[Captioned web images]
# # #

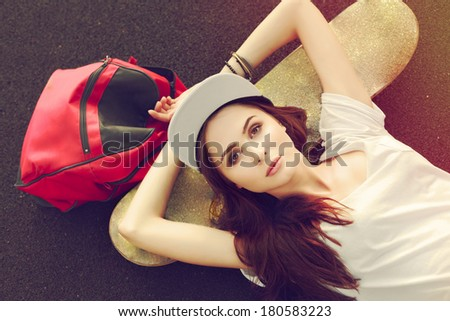 Pretty young fashion woman outdoor summer colorful closeup portrait Brunette girl posing on the ground with backpack and skate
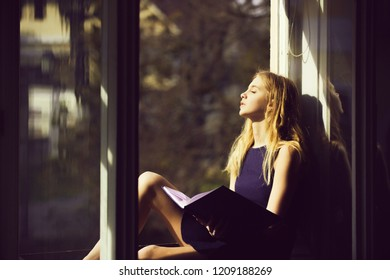 Daydreaming and relaxing. Pretty girl or young woman, student, teenager, with cute young face and blond, long hair in dress sleeping with book at open window on sill on sunny day on urban background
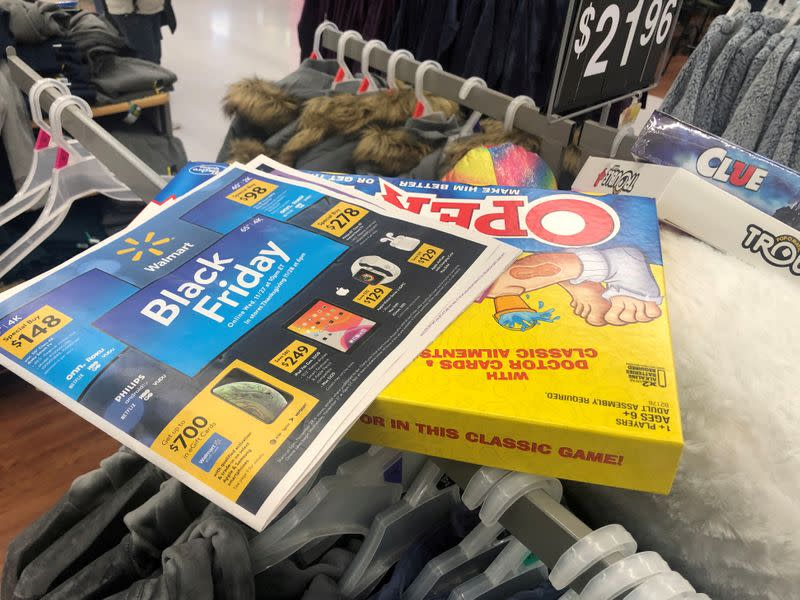 FILE PHOTO: Black Friday ads lay on top of clothes during a sales event on Thanksgiving day at Walmart in Westbury, New York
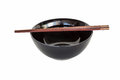 Close up chopsticks and black bowl isolated . Royalty Free Stock Photo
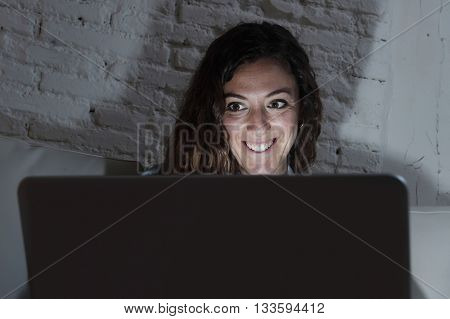 young attractive and relaxed woman at home smiling happy on sofa couch using laptop computer in dark evening light enjoying watching on line movie or addicted to internet social network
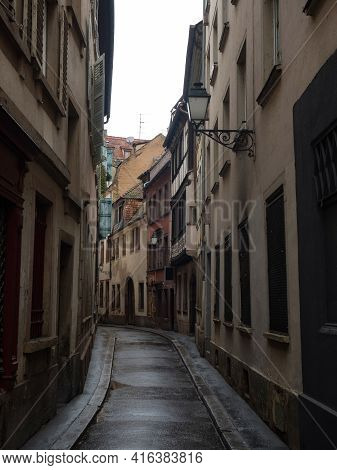 Charming Narrow Empty Alley Lane Road Street With Old Traditional Houses Buildings In Strasbourg Gra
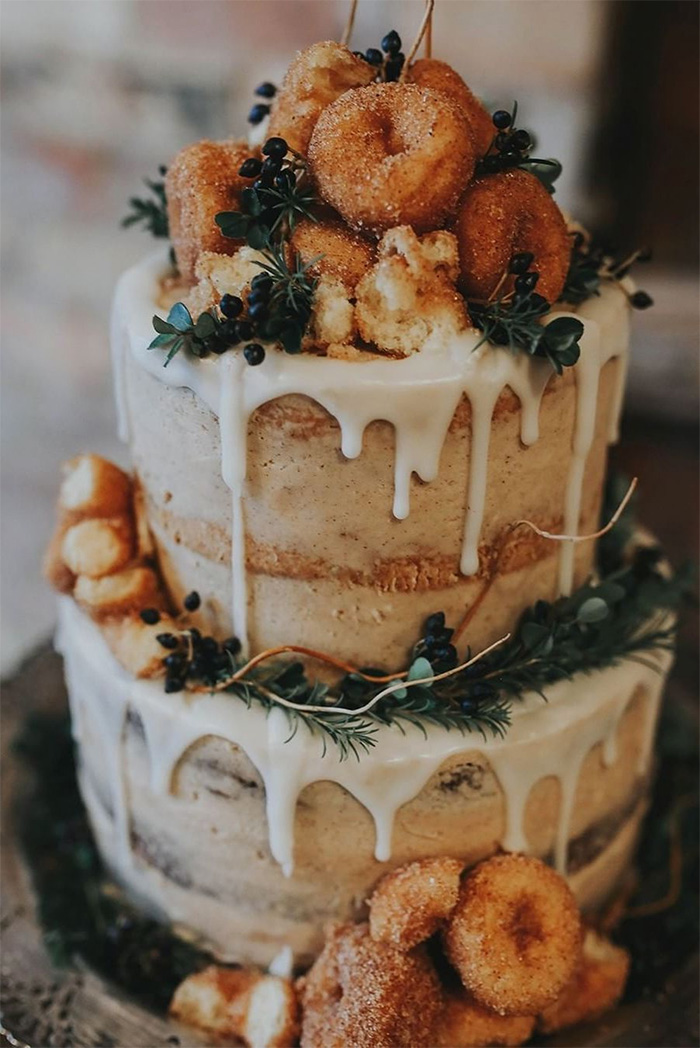 simple and creative rustic half naked wedding cake with donuts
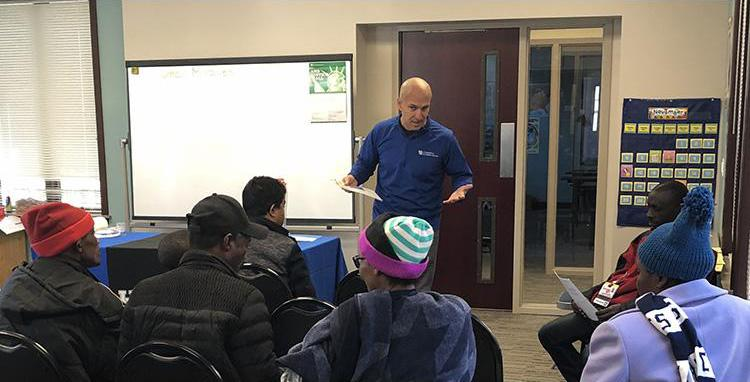 Jefferson County EFNEP assistant Omar Miralles Perez provides an educational program to participants with the Kentucky Refugee Ministries in Louisville. Photo provided by the Kentucky Nutrition Education Program.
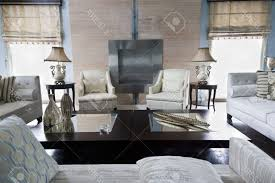 living room white wall paint color two toned leather sofa paired white sofa bedroom divider wite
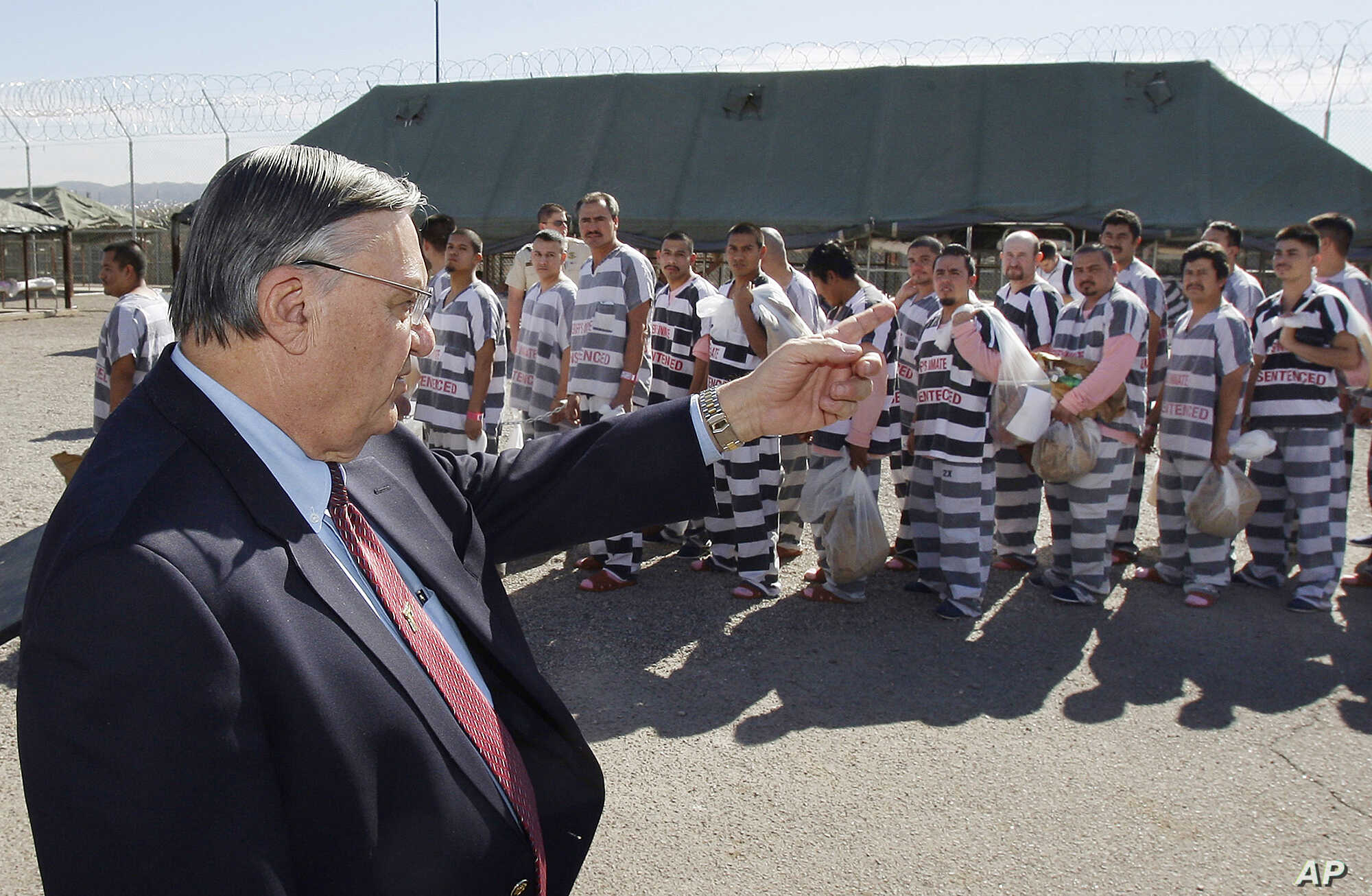 FILE - In this Feb. 4, 2009, file photo, Maricopa County Sheriff Joe Arpaio, left, orders approximately 200 convicted illegal immigrants handcuffed together and moved into a separate area of Tent City, for incarceration until their sentences are serv...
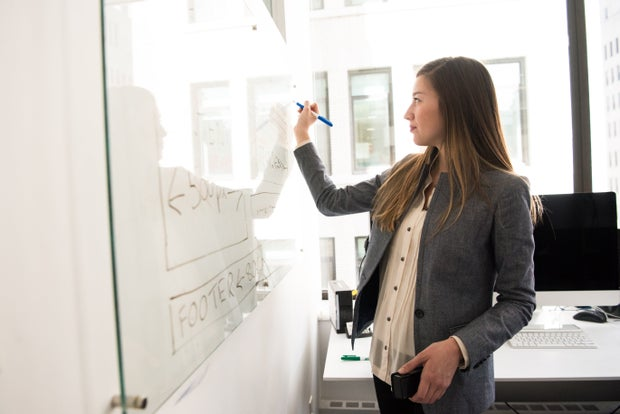 a woman in business casual stands in front of a white board, writing with a marker in an office space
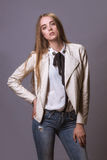 Fashion model woman in white leather coat and jeans.  Royalty Free Stock Images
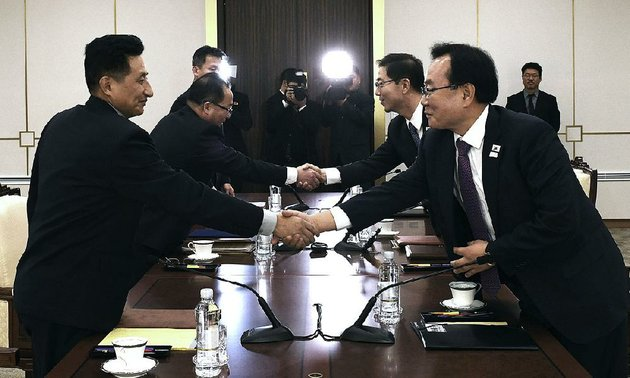 north-korean-officials-left-shake-hands-with-south-korean-unification-ministry-officials-wednesday-in-the-border-village-of-panmunjom-after-reaching-agreement-to-field-a-unified-olympic-team-with-their-athletes-parading-together-when-the-games-open-next-month-at-pyeongchang-south-korea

# # #

§ **PROBLEM STATEMENT**
Please print the data above once more, exactly as it appears, with no pictures.

§ **YOUR RESPONSE**
 Pretty young fashion woman outdoor summer colorful closeup portrait Brunette girl posing on the ground with backpack and skate
 Daydreaming and relaxing. Pretty girl or young woman, student, teenager, with cute young face and blond, long hair in dress sleeping with book at open window on sill on sunny day on urban background
 FILE PHOTO: Black Friday ads lay on top of clothes during a sales event on Thanksgiving day at Walmart in Westbury, New York
 Close up chopsticks and black bowl isolated . Royalty Free Stock Photo
 young attractive and relaxed woman at home smiling happy on sofa couch using laptop computer in dark evening light enjoying watching on line movie or addicted to internet social network
 Charming Narrow Empty Alley Lane Road Street With Old Traditional Houses Buildings In Strasbourg Gra
 simple and creative rustic half naked wedding cake with donuts
 Jefferson County EFNEP assistant Omar Miralles Perez provides an educational program to participants with the Kentucky Refugee Ministries in Louisville. Photo provided by the Kentucky Nutrition Education Program.
 living room white wall paint color two toned leather sofa paired white sofa bedroom divider wite
 FILE - In this Feb. 4, 2009, file photo, Maricopa County Sheriff Joe Arpaio, left, orders approximately 200 convicted illegal immigrants handcuffed together and moved into a separate area of Tent City, for incarceration until their sentences are serv...
 a woman in business casual stands in front of a white board, writing with a marker in an office space
 Fashion model woman in white leather coat and jeans.  Royalty Free Stock Images
 north-korean-officials-left-shake-hands-with-south-korean-unification-ministry-officials-wednesday-in-the-border-village-of-panmunjom-after-reaching-agreement-to-field-a-unified-olympic-team-with-their-athletes-parading-together-when-the-games-open-next-month-at-pyeongchang-south-korea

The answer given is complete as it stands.